Barbizon, Frankreich

Die Schule von Barbizon, eine Künstlerkolonie am Wald von Fontainebleau, entstand um 1830. Missverständlich ist die Bezeichnung „Malerschule vom Barbizon“ insofern, als eine Schule im Sinne eines Lehrer-Schüler-Verhältnisses nie existierte. Eine geschlossene Gruppe war es ebenfalls nicht, sondern eher ein lockerer Freundschafts- und Kollegenkreis, von denen sich einige in Barbizon ansiedelten, andere in der Pension Auberge Ganne sich zeitweise einquartierten. Den Namen gab ihr der englische Schriftsteller und Kunsthändler David C. Thomson mit dem Buch „The Barbizon School of Painters“, das 1890 in einer limitierten Auflage in New York erschien.
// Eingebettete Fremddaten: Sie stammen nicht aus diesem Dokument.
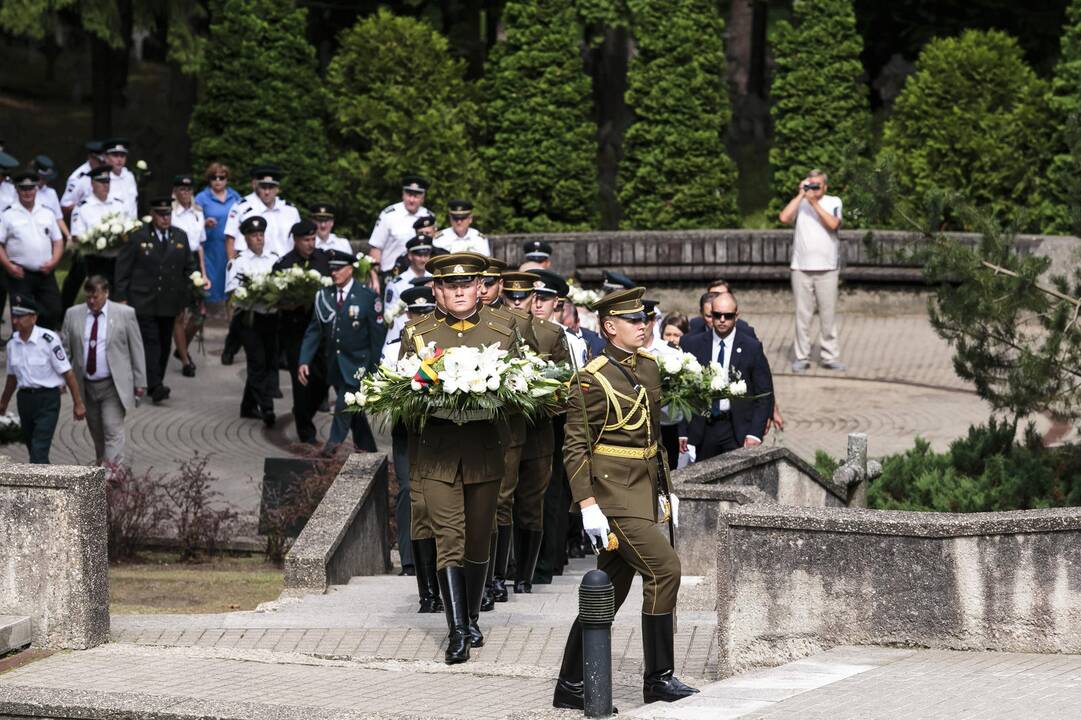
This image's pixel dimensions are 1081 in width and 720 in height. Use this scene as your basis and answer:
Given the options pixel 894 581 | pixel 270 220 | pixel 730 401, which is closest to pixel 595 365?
pixel 894 581

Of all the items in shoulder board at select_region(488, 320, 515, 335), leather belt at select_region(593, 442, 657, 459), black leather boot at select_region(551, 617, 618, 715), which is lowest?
black leather boot at select_region(551, 617, 618, 715)

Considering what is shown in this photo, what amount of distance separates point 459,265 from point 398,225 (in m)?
9.37

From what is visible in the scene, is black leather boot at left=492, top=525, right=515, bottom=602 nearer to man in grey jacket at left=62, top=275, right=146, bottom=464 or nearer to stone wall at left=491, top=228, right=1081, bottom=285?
man in grey jacket at left=62, top=275, right=146, bottom=464

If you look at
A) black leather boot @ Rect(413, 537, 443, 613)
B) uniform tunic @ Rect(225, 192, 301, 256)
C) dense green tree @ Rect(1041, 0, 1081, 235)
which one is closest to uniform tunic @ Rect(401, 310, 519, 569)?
black leather boot @ Rect(413, 537, 443, 613)

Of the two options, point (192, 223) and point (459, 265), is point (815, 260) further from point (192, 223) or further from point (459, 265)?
point (459, 265)

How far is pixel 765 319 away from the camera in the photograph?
24578 mm

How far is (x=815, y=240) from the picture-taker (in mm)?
20828

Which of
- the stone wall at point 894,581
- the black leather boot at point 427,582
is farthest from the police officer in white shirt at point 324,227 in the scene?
the stone wall at point 894,581

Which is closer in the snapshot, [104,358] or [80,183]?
[104,358]

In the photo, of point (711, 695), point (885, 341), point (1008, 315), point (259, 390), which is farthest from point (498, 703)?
point (885, 341)

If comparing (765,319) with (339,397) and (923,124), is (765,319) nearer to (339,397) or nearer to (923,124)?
(923,124)

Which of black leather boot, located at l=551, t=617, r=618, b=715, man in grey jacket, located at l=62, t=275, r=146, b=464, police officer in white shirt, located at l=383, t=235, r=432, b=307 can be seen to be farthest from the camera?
man in grey jacket, located at l=62, t=275, r=146, b=464

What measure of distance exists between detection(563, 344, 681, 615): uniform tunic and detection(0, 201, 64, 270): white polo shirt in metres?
11.5

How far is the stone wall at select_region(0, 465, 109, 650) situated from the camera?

Mit Erfindung der Eisenbahn konnten die Maler mit ihren Staffeleien einfach von Paris nach Barbizon fahren. Da auch die Tubenfarben bereits erfunden waren, konnten sie jetzt direkt in der freien Natur malen. Gepflegt wurde eine schlichte verinnerlichte Landschaftsmalerei (Paysage intime), die den Impressionismus vorbereitete. Die Barbizonniers suchten in der Natur nach neuen Ausdrucksformen und nahmen großen Einfluss auf die Entwicklung der europäischen Landschaftsmalerei des 19. Jahrhunderts. Sie beeinflussten auch die Worpsweder und Ahrenshooper Maler, die Künstlerkolonie Dachau oder die Skagenmaler. Max Liebermann bewunderte die Barbizonniers; er hielt sich während des Sommers 1874 in Barbizon auf und besuchte den von ihm geschätzten Jean-François Millet kurz vor dessen Tod.